How Do I Know It's Sunday is a 1934 American animated comedy short film directed by Isadore Freleng. It was originally released on June 9, 1934. It is the 35th film in the Merrie Melodies series, featuring the titular song from the film Harold Teen.

==Plot==
On a Sunday morning, everyone in town goes to church, including the owner of a general store who closes shop for the day. Various foods and mascots come to life and sing and dance to the titular song. The gags become more absurd as they occur, including children mascots of multiple nationalities playing on the ceiling fan, only to be spun rapidly by the Devil, threaded wheat being used as rain, as well as an Inuit boy mascot fishing from a sink on another can, only for the fish to fall into a cup of coffee. Two firemen boy mascots on a biscuit can flirt and sing with two schoolgirl mascots on salt cans.

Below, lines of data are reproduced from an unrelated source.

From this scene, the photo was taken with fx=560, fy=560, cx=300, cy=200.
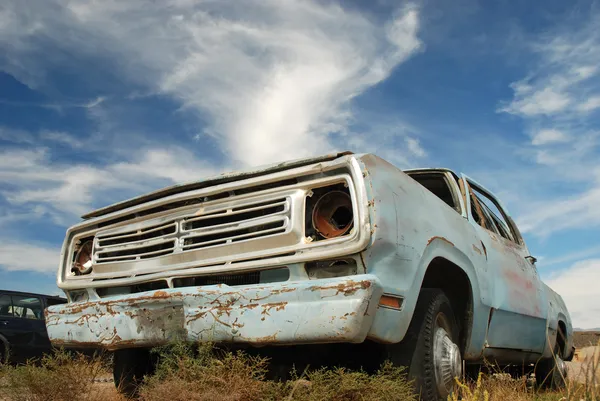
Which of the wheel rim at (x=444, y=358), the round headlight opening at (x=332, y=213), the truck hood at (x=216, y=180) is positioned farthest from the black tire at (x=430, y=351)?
the truck hood at (x=216, y=180)

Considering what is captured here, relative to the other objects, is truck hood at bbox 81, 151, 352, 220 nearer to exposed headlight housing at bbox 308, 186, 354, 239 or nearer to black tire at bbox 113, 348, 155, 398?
exposed headlight housing at bbox 308, 186, 354, 239

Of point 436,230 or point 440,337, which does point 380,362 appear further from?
point 436,230

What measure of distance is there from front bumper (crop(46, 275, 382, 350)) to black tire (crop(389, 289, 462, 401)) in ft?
1.67

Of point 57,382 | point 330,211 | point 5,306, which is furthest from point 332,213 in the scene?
point 5,306

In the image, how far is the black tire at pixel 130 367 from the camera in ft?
12.1

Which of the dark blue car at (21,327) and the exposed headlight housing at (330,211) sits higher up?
the exposed headlight housing at (330,211)

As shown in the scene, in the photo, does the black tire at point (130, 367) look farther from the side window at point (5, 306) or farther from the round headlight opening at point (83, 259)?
the side window at point (5, 306)

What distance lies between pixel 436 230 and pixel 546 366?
3.40 m

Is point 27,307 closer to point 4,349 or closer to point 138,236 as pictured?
point 4,349

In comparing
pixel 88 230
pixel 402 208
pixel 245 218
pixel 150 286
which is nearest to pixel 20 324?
pixel 88 230

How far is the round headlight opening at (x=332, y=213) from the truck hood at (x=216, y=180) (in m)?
0.20

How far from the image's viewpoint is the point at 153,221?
337 centimetres

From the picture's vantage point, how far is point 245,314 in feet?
8.44

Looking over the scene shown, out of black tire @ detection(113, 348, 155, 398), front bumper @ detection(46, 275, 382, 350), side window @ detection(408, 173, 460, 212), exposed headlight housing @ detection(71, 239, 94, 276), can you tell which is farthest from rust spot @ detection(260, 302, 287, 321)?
side window @ detection(408, 173, 460, 212)
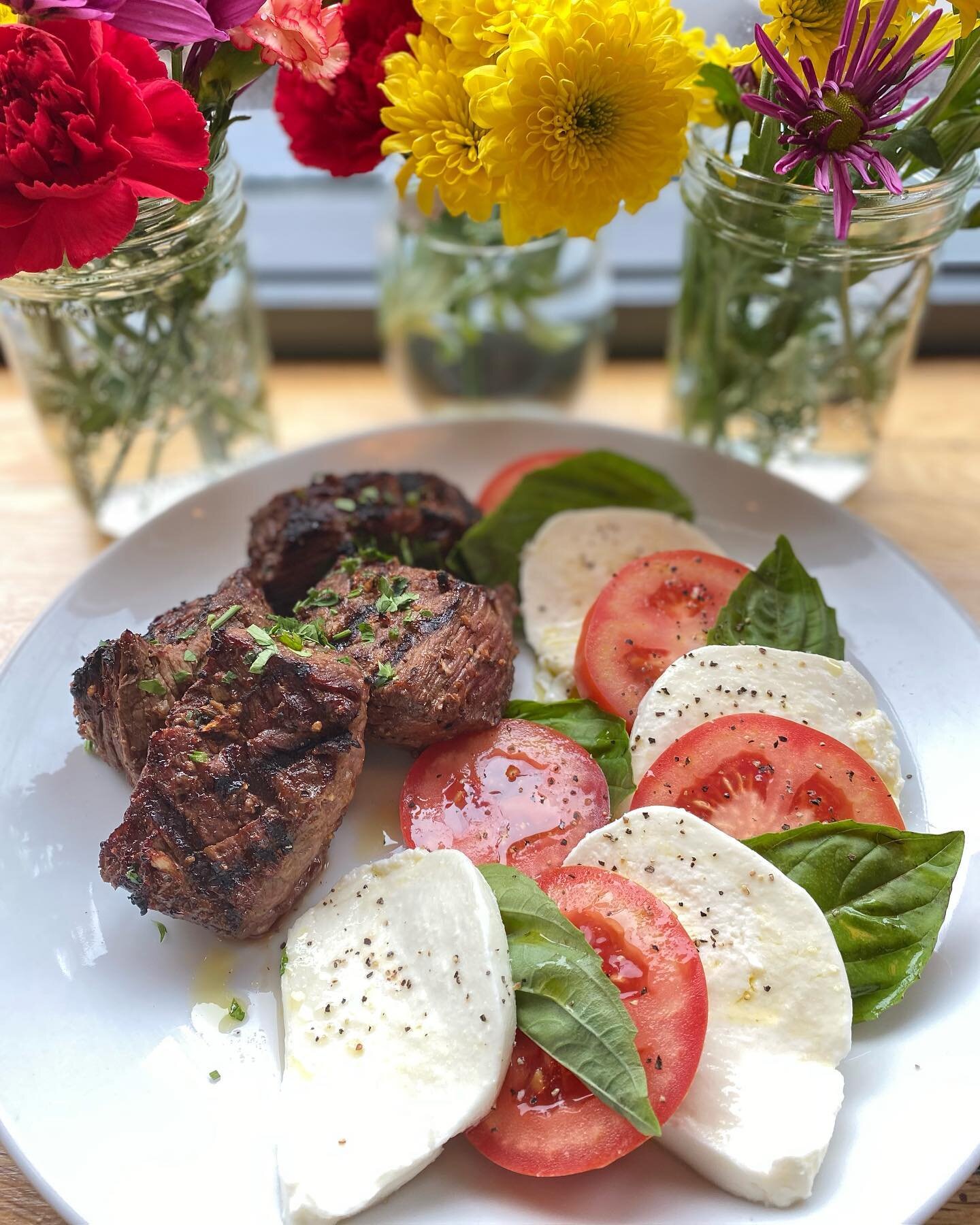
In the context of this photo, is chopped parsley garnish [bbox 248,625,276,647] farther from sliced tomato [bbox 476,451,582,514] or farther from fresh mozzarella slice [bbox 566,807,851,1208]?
sliced tomato [bbox 476,451,582,514]

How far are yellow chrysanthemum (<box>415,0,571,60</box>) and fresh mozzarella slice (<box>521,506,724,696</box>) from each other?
111 centimetres

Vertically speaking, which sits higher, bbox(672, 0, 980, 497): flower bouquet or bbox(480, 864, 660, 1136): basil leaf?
bbox(672, 0, 980, 497): flower bouquet

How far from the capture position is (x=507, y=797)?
232cm

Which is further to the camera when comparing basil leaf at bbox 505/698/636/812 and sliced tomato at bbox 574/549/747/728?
sliced tomato at bbox 574/549/747/728

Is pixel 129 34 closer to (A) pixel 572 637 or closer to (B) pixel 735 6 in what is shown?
(B) pixel 735 6

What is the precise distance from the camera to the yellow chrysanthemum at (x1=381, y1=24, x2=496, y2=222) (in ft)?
7.61

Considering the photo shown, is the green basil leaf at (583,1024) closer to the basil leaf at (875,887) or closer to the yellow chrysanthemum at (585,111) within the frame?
the basil leaf at (875,887)

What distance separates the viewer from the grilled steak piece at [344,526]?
2.69m

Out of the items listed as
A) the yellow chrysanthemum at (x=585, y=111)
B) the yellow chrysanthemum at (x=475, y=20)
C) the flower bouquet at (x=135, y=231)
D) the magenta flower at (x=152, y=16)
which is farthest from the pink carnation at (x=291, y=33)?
the yellow chrysanthemum at (x=585, y=111)

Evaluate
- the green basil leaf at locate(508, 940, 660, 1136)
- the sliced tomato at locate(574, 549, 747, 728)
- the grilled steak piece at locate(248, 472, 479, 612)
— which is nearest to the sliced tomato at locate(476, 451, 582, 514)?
the grilled steak piece at locate(248, 472, 479, 612)

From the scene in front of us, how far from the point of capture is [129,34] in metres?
2.04

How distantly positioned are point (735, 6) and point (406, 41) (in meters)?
0.82

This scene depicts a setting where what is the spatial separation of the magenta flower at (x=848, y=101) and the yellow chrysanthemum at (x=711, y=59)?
→ 4.3 inches

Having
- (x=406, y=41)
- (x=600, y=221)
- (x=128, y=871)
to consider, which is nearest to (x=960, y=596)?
(x=600, y=221)
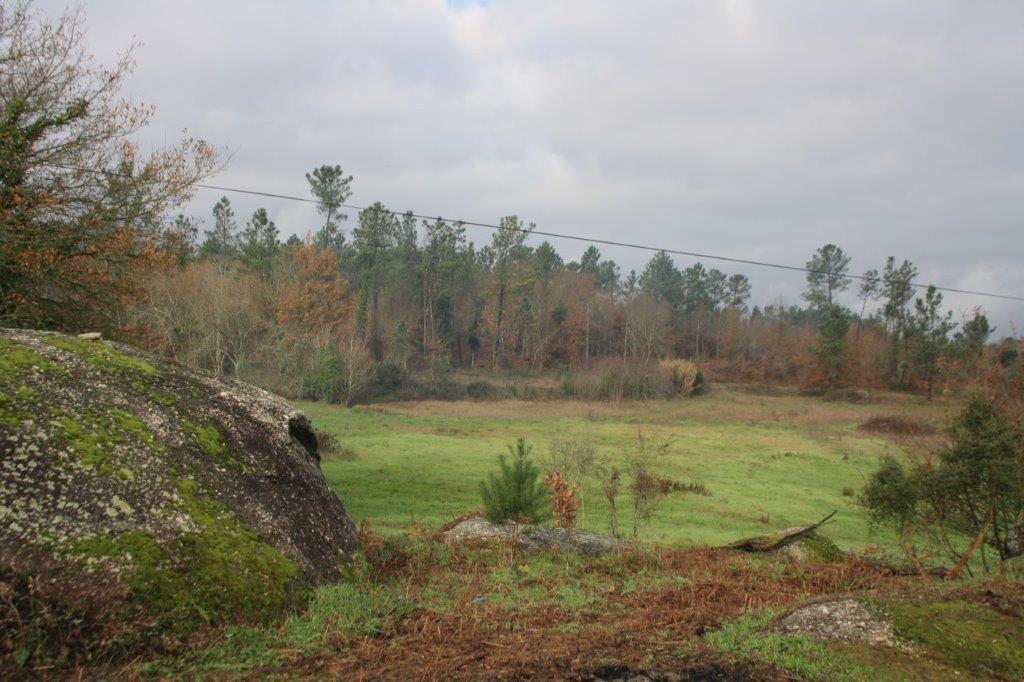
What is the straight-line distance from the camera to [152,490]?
5.33 meters

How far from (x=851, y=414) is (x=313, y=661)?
49.7 meters

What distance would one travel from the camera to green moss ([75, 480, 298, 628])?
15.2 feet

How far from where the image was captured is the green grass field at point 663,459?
1605 cm

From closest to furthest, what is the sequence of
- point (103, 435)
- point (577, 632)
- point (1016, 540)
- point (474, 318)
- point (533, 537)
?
point (577, 632), point (103, 435), point (1016, 540), point (533, 537), point (474, 318)

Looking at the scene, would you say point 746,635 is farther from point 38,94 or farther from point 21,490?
point 38,94

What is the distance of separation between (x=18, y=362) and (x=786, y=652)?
247 inches

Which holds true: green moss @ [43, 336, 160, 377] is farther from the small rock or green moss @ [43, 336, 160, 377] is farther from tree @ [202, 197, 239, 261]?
tree @ [202, 197, 239, 261]

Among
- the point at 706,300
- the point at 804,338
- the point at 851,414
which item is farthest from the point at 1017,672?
the point at 706,300

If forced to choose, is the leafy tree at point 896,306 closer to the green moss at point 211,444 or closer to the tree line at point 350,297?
the tree line at point 350,297

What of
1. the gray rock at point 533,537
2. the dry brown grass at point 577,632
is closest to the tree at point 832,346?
the gray rock at point 533,537

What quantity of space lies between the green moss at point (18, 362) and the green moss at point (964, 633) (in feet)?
22.3

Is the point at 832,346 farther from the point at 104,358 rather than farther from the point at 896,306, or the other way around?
the point at 104,358

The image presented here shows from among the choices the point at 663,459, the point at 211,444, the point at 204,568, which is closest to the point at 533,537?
the point at 211,444

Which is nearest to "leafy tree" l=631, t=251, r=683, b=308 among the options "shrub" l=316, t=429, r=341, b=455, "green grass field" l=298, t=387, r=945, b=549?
"green grass field" l=298, t=387, r=945, b=549
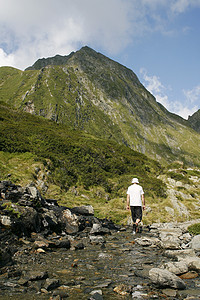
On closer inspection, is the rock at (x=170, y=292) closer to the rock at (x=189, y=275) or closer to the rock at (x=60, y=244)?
the rock at (x=189, y=275)

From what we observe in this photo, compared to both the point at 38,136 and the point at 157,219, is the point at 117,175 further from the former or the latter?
the point at 38,136

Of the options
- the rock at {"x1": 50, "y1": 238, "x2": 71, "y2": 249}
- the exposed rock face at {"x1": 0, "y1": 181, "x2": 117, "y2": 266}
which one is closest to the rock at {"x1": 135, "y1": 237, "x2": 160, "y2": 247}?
the exposed rock face at {"x1": 0, "y1": 181, "x2": 117, "y2": 266}

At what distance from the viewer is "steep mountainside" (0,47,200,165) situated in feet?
408

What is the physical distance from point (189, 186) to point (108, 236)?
25562 mm

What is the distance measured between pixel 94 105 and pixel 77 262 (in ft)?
510

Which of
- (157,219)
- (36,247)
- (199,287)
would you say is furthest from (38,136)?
(199,287)

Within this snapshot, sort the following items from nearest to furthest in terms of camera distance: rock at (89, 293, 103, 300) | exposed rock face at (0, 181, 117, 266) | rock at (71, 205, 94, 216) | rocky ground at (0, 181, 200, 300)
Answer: rock at (89, 293, 103, 300)
rocky ground at (0, 181, 200, 300)
exposed rock face at (0, 181, 117, 266)
rock at (71, 205, 94, 216)

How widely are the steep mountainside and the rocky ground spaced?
107687mm

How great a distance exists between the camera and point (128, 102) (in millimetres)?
186000

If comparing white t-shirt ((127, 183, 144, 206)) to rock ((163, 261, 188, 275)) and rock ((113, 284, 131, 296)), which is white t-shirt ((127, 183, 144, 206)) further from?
rock ((113, 284, 131, 296))

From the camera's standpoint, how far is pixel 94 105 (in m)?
158

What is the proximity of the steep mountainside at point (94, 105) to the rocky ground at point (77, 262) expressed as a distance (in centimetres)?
10769

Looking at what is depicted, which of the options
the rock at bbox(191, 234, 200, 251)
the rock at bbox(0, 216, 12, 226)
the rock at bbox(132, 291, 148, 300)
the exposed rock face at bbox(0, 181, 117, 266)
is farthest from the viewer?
the rock at bbox(191, 234, 200, 251)

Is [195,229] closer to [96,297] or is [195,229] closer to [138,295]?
[138,295]
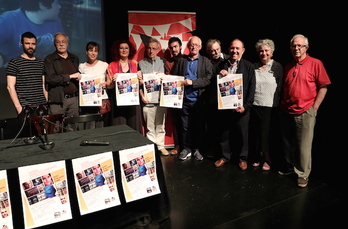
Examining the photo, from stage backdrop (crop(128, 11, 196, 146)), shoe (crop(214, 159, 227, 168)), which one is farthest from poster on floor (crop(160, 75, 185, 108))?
shoe (crop(214, 159, 227, 168))

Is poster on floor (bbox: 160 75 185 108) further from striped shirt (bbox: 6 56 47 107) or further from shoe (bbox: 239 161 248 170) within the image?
striped shirt (bbox: 6 56 47 107)

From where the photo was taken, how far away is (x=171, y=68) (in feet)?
13.0

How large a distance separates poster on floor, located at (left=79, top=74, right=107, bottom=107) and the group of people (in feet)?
0.39

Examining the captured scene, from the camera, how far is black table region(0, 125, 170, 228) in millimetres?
1725

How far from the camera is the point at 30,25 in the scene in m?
4.17

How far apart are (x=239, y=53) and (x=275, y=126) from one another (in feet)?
4.48

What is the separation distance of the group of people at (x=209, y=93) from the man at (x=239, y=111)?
0.01 m

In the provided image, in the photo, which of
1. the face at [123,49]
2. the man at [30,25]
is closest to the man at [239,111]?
the face at [123,49]

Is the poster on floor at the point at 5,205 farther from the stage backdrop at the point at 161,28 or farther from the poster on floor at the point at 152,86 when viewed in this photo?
the stage backdrop at the point at 161,28

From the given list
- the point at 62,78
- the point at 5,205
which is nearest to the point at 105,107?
the point at 62,78

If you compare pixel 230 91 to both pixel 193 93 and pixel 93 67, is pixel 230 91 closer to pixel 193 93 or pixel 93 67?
pixel 193 93

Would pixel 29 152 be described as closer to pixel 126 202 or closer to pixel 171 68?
pixel 126 202

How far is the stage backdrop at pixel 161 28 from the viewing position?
13.8 ft

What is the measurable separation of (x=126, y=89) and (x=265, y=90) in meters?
1.74
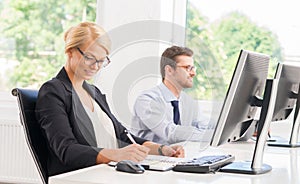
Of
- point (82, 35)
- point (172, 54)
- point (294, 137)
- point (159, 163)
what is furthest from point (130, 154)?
point (294, 137)

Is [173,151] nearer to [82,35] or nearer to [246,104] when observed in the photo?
[246,104]

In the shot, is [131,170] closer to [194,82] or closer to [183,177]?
[183,177]

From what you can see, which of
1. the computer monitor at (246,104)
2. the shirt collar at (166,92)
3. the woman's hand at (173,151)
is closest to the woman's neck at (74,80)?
the shirt collar at (166,92)

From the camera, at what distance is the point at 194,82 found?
2631 mm

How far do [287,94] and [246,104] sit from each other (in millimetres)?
861

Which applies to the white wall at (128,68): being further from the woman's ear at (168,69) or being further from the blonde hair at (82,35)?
the blonde hair at (82,35)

The Inuit boy goes out with a female cookie. A large number of flies quickly devour a beef Wellington as well as biting numerous foods. They find the female cookie and abducts her, only to be kicked by the Inuit boy. The mascots hide them and engage in all out warfare with the flies. The mascots attack with bug spray and popcorn, while the flies retaliate with toothpicks shot from safety pins. The flies use matches to burn the mascots' fortress, which is then put out by a fireman boy mascot, as well as by a pickle using brandy (which nonsensically works). Spraying garo syrup causes some flies to stick together, allowing popcorn to stick on them as they end up in a box of popcorn balls. The Inuit boy then uses a mixer to trick the flies into entering an empty bottle, thwarting one last escape attempt by a stray fly, succeeding in containing them as the mascots cheer.

==Home media==
This short is available as an unrestored extra on disc 3 of the Looney Tunes Golden Collection: Volume 6 DVD set.